Here's the thing about my 'method'. If I do it, I don't think about it. If I think about it, I can't do it. There was this guy who could count the letters of a random sentence while saying the sentence. When asked how he did it he said: "I count them".

So I made Storisende, triggered by the "Occupation" thread that started on august 16, and having further input by the "Sacrificial Scoring" thread of august 21.

The game shaped itself in a couple of hours, while watching TV and keeping an eye on the forum in the evening, and going to the market next morning. Then I wrote it down. I could see it working and I still can see it working. I even think it might be fun.

But I didn't use physical material, just watched my mind shaping it. Implicitly: I didn't playtest it. But I trust it.

This may not at all be according BGG etiquette regarding inventing abstract games.
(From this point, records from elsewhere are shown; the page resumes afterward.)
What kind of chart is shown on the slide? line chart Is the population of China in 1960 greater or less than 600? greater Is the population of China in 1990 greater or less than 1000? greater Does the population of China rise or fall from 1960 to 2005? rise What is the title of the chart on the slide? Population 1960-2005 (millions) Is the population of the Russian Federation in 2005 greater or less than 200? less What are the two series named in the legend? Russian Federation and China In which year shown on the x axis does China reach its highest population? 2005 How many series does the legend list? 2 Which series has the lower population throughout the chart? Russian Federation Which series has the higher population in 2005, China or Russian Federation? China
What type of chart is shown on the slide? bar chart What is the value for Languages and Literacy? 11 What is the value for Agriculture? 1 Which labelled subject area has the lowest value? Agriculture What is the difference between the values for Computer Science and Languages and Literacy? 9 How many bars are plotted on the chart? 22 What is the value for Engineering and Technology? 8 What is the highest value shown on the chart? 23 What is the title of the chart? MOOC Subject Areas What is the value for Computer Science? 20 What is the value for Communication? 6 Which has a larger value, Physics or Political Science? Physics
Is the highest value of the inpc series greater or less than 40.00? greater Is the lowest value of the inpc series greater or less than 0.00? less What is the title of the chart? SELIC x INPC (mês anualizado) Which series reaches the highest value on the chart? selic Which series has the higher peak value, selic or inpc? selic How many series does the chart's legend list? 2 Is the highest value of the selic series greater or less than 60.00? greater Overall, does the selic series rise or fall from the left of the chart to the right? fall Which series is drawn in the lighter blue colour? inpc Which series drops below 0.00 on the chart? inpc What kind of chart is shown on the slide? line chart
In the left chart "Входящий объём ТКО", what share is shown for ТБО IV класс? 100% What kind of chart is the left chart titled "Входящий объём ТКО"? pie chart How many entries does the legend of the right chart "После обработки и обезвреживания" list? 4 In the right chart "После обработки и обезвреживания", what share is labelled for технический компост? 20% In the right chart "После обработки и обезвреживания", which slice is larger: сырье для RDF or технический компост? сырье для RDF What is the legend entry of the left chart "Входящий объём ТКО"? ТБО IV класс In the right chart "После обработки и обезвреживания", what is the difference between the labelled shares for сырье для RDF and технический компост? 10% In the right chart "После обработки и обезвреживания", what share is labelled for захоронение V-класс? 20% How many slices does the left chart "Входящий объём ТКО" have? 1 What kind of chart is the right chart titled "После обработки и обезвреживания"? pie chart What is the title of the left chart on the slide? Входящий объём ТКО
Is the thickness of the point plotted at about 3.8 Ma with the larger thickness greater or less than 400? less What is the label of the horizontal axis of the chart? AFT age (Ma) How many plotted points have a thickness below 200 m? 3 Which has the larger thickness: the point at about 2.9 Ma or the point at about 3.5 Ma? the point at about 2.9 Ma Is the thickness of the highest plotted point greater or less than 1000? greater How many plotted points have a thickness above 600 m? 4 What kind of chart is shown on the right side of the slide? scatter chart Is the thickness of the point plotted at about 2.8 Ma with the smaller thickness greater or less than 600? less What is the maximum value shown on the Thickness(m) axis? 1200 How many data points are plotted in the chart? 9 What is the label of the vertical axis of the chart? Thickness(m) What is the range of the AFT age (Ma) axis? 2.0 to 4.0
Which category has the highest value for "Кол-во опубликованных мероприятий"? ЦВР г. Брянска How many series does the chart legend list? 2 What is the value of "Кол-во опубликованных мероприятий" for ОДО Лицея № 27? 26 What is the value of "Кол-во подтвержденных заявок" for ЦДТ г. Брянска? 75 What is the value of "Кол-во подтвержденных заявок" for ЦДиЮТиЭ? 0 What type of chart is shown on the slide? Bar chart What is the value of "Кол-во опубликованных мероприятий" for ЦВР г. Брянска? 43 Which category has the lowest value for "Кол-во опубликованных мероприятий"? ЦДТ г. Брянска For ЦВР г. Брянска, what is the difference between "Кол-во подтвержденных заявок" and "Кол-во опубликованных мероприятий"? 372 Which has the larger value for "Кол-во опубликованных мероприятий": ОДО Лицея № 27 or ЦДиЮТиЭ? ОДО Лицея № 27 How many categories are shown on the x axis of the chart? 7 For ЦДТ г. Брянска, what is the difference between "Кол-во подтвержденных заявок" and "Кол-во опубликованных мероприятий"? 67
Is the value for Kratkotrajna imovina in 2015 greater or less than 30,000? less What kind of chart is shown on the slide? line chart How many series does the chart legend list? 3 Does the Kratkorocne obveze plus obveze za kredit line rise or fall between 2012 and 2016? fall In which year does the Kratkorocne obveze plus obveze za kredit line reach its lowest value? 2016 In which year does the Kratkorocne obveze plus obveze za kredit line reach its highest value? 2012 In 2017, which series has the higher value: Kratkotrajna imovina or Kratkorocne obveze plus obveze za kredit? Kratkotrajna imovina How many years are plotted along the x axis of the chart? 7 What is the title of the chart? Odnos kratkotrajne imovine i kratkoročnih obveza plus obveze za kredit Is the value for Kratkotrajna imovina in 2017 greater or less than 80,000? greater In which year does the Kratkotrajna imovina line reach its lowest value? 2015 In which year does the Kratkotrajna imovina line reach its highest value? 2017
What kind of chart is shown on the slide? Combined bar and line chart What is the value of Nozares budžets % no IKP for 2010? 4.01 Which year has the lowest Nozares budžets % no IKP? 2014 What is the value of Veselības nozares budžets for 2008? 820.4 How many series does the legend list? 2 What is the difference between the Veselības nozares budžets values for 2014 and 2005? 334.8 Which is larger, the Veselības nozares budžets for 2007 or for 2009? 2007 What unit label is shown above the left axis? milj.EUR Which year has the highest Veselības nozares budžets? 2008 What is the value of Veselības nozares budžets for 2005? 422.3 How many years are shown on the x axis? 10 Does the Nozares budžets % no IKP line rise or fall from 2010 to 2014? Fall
BGG etiquette gives a lot of leeway for trouble and strive, but not quite as much it would seem for dumb talent. And according to BGG etiquette "this can't be done" so I must be a fraud. Quite frankly I'm surprised that I'm not yet accused of haranguing Storisende.

One thing is reassuring. If something is wrong with a new game, BGG posters will usually be keen to point it out. One could almost expect excellence to meet with silence.

Edit:
- Without wanting to deprive them of the joys of trouble and strive, I feel that Luis Bolaños Mures and Mark Steere belong in this 'dumb talent' category.
- And yes, I do recognise that excellent games have been invented by posters on this forum, and that this obviously requires a bit more than just trouble and strive.
- And yes, I'm still a bit pissed, obviously, about some comments in the About a game of Emergo thread. Very dumb comments.